(Data entries)

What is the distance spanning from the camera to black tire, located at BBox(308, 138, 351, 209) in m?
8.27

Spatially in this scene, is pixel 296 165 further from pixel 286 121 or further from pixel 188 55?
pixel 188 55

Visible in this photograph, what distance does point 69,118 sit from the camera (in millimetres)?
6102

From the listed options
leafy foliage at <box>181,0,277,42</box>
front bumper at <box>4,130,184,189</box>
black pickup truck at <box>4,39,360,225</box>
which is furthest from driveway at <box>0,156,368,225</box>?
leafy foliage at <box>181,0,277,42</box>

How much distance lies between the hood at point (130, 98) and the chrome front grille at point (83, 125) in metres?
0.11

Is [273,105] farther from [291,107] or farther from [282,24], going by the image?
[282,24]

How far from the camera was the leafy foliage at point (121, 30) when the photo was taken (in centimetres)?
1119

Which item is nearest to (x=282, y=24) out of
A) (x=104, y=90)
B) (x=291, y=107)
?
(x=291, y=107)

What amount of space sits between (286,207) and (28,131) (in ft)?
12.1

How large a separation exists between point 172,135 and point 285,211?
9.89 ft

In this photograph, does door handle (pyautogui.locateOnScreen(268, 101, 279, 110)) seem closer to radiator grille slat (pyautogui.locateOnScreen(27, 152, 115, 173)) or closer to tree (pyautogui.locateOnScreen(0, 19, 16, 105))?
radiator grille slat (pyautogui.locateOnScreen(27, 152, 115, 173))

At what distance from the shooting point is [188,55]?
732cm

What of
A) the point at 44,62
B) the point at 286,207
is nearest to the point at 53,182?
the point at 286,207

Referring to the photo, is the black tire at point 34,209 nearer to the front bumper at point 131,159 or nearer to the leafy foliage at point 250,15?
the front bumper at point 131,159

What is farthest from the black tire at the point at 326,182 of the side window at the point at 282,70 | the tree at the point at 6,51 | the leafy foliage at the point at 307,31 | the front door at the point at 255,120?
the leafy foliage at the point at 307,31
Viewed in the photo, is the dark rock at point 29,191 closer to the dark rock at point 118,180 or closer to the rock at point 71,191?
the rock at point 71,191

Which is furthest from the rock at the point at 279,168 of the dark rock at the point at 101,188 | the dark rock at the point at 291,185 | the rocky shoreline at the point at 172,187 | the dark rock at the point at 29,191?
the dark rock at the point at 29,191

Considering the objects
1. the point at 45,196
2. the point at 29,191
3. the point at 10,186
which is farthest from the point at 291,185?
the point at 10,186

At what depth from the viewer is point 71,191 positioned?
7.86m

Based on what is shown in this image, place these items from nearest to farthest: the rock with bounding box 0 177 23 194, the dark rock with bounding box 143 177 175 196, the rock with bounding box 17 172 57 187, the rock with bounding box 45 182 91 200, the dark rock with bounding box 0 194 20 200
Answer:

### Required task
Copy the full listing above, reproducing every line without any change.

### Full output
What is the distance spanning from the camera to black tire, located at BBox(308, 138, 351, 209) in m?
8.27

Spatially in this scene, is pixel 296 165 further from pixel 286 121 or further from pixel 188 55?
pixel 188 55

Visible in this photograph, what distance does point 69,118 sit from the camera (in millimetres)?
6102

From the listed options
leafy foliage at <box>181,0,277,42</box>
front bumper at <box>4,130,184,189</box>
black pickup truck at <box>4,39,360,225</box>
which is furthest from driveway at <box>0,156,368,225</box>?
leafy foliage at <box>181,0,277,42</box>

How much distance lies between the hood at point (130, 98) and the chrome front grille at point (83, 125) in metres?
0.11

Is [273,105] farther from [291,107] or farther from [282,24], going by the image?
[282,24]

How far from the camera was the leafy foliage at point (121, 30) when the photo was taken (in centimetres)?
1119

Which item is nearest to (x=282, y=24) out of
A) (x=104, y=90)
B) (x=291, y=107)
?
(x=291, y=107)

What amount of space sits between (286,207) and (28,131) (in ft)?
12.1

How large a separation exists between point 172,135 and point 285,211?
9.89 ft

In this photograph, does door handle (pyautogui.locateOnScreen(268, 101, 279, 110)) seem closer to radiator grille slat (pyautogui.locateOnScreen(27, 152, 115, 173)) or closer to tree (pyautogui.locateOnScreen(0, 19, 16, 105))?
radiator grille slat (pyautogui.locateOnScreen(27, 152, 115, 173))

At what distance from the shooting point is [188,55]?
732cm

What of
A) the point at 44,62
B) the point at 286,207
is nearest to the point at 53,182?
the point at 286,207

Referring to the photo, is the black tire at point 34,209 nearer to the front bumper at point 131,159 or nearer to the leafy foliage at point 250,15?
the front bumper at point 131,159

What is farthest from the black tire at the point at 326,182 of the side window at the point at 282,70 | the tree at the point at 6,51 | the leafy foliage at the point at 307,31 | the front door at the point at 255,120?
the leafy foliage at the point at 307,31
Viewed in the photo, is the dark rock at point 29,191 closer to the dark rock at point 118,180 or closer to the rock at point 71,191?
the rock at point 71,191

Which is furthest from the rock at the point at 279,168 of the dark rock at the point at 101,188 | the dark rock at the point at 291,185 | the rocky shoreline at the point at 172,187 | the dark rock at the point at 29,191?
the dark rock at the point at 29,191

Considering the objects
1. the point at 45,196
2. the point at 29,191
3. the point at 10,186
which is farthest from the point at 291,185?
the point at 10,186

At what depth from the viewer is point 71,191 positioned?
7.86m

Based on what is shown in this image, place these items from nearest to farthest: the rock with bounding box 0 177 23 194, the dark rock with bounding box 143 177 175 196, the rock with bounding box 17 172 57 187, the rock with bounding box 45 182 91 200, the dark rock with bounding box 0 194 20 200
Answer:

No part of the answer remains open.